The phony target pattern is particularly underappreciated here. Once you accept that .PHONY targets are just named shell procedures with dependency resolution, the whole tool reframes itself. You are not building anything. You are writing a tiny, self-documenting task runner that comes pre-installed everywhere and has a forty-year track record of not changing its interface. Compare that to the current state of JavaScript build tooling, which I say with great affection for the ecosystem but also with the weariness of someone who came from a world where g++ has been spelled g++ since before I was born. I have encountered projects that moved from Grunt to Gulp to Webpack to Vite to Turbopack across their lifespan. My Makefile from five years ago still runs. I find this deeply comforting.
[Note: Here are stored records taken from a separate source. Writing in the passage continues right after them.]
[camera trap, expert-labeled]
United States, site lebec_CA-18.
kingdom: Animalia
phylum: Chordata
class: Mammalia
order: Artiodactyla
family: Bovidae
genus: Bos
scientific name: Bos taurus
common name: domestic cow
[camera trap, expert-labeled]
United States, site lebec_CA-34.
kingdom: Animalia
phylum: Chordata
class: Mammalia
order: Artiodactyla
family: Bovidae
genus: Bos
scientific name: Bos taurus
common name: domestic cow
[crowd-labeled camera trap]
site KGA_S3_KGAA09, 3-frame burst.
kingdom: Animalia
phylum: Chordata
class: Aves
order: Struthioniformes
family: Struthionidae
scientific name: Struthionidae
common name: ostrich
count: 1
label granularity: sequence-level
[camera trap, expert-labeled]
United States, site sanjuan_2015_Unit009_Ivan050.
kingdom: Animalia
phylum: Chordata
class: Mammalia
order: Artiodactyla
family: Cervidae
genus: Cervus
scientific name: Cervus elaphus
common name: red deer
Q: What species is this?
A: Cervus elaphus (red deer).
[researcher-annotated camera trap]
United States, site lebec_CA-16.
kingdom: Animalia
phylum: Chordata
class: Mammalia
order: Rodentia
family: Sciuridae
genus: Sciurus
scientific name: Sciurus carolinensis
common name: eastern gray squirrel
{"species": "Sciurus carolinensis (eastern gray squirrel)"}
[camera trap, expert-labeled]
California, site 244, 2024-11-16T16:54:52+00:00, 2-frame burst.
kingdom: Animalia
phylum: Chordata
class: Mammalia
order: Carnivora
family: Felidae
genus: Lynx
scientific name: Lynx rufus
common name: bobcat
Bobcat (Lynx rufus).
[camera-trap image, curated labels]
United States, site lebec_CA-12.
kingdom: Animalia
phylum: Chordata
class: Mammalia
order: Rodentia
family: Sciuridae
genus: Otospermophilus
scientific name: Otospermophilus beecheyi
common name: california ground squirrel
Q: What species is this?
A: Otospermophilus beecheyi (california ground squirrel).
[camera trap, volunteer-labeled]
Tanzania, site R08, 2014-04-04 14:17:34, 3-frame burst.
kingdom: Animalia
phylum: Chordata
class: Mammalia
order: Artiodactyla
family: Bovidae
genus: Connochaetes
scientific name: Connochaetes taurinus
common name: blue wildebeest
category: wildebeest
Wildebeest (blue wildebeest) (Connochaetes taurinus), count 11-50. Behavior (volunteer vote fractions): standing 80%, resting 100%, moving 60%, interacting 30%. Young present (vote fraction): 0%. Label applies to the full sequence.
The dependency mechanism is where things get genuinely interesting even beyond the simple task-runner use case. The fact that make checks timestamps means I can write rules that only regenerate expensive outputs when their inputs have changed, without writing any of that logic myself. For analysis work this matters: if I have a rule that runs a fitting script over data and produces plots, I do not want it to re-run every time I type make plots. I want it to re-run when the script changes, or when the input data changes, and not otherwise. make handles this natively, elegantly, in a syntax that is admittedly arcane but learnable in an afternoon.
I keep a Makefile in almost every project now, my blog repository, my analysis code, my MCP server projects, my LaTeX documents, the little utility scripts I maintain. The structure is almost always the same: a help target at the top that prints the available targets and their descriptions (a simple grep on double-hash comments works perfectly), then the targets grouped loosely by concern. I have a template I copy in when starting something new, which takes about thirty seconds. The cost of entry is extremely low. The payoff, being able to return to a project after three months and immediately remember how to do anything with it, is consistently high.
There is one more thing I appreciate that is harder to articulate. A Makefile is readable in the same way a good configuration file is readable: as documentation. When I open a project I have not touched in a while, the Makefile tells me what the meaningful operations on that project are. Not what is possible, that is what the source code is for, but what I actually do with it. It is an interface description, an operator's manual, a reminder written by past-me to current-me. For someone who moves between enough different systems and contexts, that small act of writing it down is not optional. It is how the work gets done at all.
There might be better solutions and alternatives, but I have not found one that fits my workflow as well as Makefile does. It does one thing well, and it has been doing it for decades.